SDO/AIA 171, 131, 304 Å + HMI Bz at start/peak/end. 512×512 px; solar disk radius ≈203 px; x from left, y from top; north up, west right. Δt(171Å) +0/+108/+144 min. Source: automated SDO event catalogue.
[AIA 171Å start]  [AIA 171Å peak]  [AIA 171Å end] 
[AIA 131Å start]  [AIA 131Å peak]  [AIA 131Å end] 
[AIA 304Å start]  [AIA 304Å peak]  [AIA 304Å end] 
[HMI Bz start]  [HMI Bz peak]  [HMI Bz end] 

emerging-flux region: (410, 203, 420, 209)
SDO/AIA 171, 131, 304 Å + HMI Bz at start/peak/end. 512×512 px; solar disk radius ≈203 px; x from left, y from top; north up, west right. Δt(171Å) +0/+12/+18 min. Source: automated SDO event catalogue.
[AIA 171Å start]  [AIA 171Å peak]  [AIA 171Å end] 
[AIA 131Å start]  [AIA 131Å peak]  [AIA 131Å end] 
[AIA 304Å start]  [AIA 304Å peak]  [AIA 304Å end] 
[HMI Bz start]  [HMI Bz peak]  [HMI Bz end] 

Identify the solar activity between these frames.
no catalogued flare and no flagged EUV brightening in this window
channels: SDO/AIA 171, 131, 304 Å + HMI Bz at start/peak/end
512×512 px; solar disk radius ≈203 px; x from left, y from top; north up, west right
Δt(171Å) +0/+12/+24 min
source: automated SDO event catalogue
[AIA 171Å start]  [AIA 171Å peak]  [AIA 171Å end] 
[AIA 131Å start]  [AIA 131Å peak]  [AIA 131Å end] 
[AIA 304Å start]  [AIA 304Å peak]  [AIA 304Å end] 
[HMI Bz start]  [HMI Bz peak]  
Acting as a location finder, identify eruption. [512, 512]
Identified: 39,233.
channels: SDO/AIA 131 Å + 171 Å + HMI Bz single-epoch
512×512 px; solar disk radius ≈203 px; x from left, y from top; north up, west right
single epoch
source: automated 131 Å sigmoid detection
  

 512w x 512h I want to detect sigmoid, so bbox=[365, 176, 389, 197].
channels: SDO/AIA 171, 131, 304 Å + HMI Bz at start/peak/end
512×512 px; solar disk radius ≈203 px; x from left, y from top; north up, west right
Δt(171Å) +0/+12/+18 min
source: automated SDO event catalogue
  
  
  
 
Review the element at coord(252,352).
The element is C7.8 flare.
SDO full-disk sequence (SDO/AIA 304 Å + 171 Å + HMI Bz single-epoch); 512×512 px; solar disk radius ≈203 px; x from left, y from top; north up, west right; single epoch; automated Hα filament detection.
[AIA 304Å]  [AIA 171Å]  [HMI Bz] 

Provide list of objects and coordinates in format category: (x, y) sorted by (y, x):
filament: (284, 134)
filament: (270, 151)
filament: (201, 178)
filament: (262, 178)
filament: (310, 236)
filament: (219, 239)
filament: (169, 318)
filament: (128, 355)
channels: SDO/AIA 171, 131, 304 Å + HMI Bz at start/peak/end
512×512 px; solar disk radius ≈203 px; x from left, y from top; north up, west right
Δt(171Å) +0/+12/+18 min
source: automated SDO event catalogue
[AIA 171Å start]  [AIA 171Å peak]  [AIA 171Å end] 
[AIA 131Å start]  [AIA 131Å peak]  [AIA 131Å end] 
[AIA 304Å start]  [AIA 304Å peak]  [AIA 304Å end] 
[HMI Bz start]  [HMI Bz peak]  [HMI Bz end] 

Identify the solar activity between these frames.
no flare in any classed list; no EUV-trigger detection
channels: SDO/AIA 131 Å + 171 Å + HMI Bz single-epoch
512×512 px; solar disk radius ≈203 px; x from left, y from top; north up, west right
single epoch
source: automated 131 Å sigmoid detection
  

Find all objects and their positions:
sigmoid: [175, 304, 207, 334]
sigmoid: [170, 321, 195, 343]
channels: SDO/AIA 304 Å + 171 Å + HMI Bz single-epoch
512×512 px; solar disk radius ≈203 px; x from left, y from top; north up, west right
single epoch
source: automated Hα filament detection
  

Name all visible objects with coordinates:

◆ Problem statement:
Go through the listing above, count the lines that contain "element", and state that number alone.

◆ Exercise answer:
2